▶ _About this exercise_
This exercise calls for an exact copy of the listing below.

▶ _Extracted records_
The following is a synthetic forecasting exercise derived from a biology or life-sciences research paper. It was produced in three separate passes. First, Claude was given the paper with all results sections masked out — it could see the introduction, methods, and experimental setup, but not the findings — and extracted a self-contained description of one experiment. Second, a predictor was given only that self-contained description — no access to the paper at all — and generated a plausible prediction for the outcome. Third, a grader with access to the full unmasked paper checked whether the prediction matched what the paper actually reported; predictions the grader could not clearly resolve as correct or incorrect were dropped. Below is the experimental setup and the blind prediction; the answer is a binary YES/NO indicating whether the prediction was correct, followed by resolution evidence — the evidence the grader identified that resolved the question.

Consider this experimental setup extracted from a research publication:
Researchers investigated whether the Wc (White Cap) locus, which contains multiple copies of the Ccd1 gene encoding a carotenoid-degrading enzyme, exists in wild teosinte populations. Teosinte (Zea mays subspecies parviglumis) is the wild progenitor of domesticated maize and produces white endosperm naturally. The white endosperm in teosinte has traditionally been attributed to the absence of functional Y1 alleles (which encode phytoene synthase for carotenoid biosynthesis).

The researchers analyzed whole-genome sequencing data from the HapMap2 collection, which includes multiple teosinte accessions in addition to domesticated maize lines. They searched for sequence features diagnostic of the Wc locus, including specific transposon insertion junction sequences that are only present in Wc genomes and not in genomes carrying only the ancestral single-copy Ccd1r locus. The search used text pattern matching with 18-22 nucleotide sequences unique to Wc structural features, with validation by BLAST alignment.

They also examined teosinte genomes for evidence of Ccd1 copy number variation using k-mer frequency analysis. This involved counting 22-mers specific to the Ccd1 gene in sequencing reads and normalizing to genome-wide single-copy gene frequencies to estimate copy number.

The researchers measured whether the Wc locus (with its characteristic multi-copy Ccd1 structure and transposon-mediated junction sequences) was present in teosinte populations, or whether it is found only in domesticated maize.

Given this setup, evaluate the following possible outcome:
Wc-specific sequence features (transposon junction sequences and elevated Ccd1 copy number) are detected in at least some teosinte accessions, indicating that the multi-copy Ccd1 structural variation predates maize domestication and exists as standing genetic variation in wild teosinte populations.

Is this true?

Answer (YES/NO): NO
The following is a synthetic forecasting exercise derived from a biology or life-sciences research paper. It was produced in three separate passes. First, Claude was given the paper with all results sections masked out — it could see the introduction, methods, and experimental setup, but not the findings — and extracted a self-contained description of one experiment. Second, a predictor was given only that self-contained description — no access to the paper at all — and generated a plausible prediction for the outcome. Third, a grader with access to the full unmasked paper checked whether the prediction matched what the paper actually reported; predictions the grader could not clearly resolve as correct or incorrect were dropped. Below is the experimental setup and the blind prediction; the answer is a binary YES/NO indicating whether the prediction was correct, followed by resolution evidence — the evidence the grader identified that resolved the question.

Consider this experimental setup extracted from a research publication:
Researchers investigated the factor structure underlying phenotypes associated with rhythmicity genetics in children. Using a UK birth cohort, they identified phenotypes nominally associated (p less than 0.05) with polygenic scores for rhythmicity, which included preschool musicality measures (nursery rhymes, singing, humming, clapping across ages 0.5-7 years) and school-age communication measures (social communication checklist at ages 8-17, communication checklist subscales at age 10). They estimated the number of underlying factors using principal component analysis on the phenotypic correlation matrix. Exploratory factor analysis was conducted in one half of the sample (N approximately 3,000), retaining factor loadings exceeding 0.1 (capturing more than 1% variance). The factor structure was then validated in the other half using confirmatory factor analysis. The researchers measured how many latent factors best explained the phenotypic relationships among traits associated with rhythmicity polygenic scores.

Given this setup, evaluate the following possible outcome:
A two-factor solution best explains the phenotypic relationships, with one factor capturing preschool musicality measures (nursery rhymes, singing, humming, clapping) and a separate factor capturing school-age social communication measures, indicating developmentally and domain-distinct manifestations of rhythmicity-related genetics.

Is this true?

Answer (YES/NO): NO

▶ _Answer box_
The following is a synthetic forecasting exercise derived from a biology or life-sciences research paper. It was produced in three separate passes. First, Claude was given the paper with all results sections masked out — it could see the introduction, methods, and experimental setup, but not the findings — and extracted a self-contained description of one experiment. Second, a predictor was given only that self-contained description — no access to the paper at all — and generated a plausible prediction for the outcome. Third, a grader with access to the full unmasked paper checked whether the prediction matched what the paper actually reported; predictions the grader could not clearly resolve as correct or incorrect were dropped. Below is the experimental setup and the blind prediction; the answer is a binary YES/NO indicating whether the prediction was correct, followed by resolution evidence — the evidence the grader identified that resolved the question.

Consider this experimental setup extracted from a research publication:
Researchers investigated whether the Wc (White Cap) locus, which contains multiple copies of the Ccd1 gene encoding a carotenoid-degrading enzyme, exists in wild teosinte populations. Teosinte (Zea mays subspecies parviglumis) is the wild progenitor of domesticated maize and produces white endosperm naturally. The white endosperm in teosinte has traditionally been attributed to the absence of functional Y1 alleles (which encode phytoene synthase for carotenoid biosynthesis).

The researchers analyzed whole-genome sequencing data from the HapMap2 collection, which includes multiple teosinte accessions in addition to domesticated maize lines. They searched for sequence features diagnostic of the Wc locus, including specific transposon insertion junction sequences that are only present in Wc genomes and not in genomes carrying only the ancestral single-copy Ccd1r locus. The search used text pattern matching with 18-22 nucleotide sequences unique to Wc structural features, with validation by BLAST alignment.

They also examined teosinte genomes for evidence of Ccd1 copy number variation using k-mer frequency analysis. This involved counting 22-mers specific to the Ccd1 gene in sequencing reads and normalizing to genome-wide single-copy gene frequencies to estimate copy number.

The researchers measured whether the Wc locus (with its characteristic multi-copy Ccd1 structure and transposon-mediated junction sequences) was present in teosinte populations, or whether it is found only in domesticated maize.

Given this setup, evaluate the following possible outcome:
Wc-specific sequence features (transposon junction sequences and elevated Ccd1 copy number) are detected in at least some teosinte accessions, indicating that the multi-copy Ccd1 structural variation predates maize domestication and exists as standing genetic variation in wild teosinte populations.

Is this true?

Answer (YES/NO): NO
The following is a synthetic forecasting exercise derived from a biology or life-sciences research paper. It was produced in three separate passes. First, Claude was given the paper with all results sections masked out — it could see the introduction, methods, and experimental setup, but not the findings — and extracted a self-contained description of one experiment. Second, a predictor was given only that self-contained description — no access to the paper at all — and generated a plausible prediction for the outcome. Third, a grader with access to the full unmasked paper checked whether the prediction matched what the paper actually reported; predictions the grader could not clearly resolve as correct or incorrect were dropped. Below is the experimental setup and the blind prediction; the answer is a binary YES/NO indicating whether the prediction was correct, followed by resolution evidence — the evidence the grader identified that resolved the question.

Consider this experimental setup extracted from a research publication:
Researchers investigated the factor structure underlying phenotypes associated with rhythmicity genetics in children. Using a UK birth cohort, they identified phenotypes nominally associated (p less than 0.05) with polygenic scores for rhythmicity, which included preschool musicality measures (nursery rhymes, singing, humming, clapping across ages 0.5-7 years) and school-age communication measures (social communication checklist at ages 8-17, communication checklist subscales at age 10). They estimated the number of underlying factors using principal component analysis on the phenotypic correlation matrix. Exploratory factor analysis was conducted in one half of the sample (N approximately 3,000), retaining factor loadings exceeding 0.1 (capturing more than 1% variance). The factor structure was then validated in the other half using confirmatory factor analysis. The researchers measured how many latent factors best explained the phenotypic relationships among traits associated with rhythmicity polygenic scores.

Given this setup, evaluate the following possible outcome:
A two-factor solution best explains the phenotypic relationships, with one factor capturing preschool musicality measures (nursery rhymes, singing, humming, clapping) and a separate factor capturing school-age social communication measures, indicating developmentally and domain-distinct manifestations of rhythmicity-related genetics.

Is this true?

Answer (YES/NO): NO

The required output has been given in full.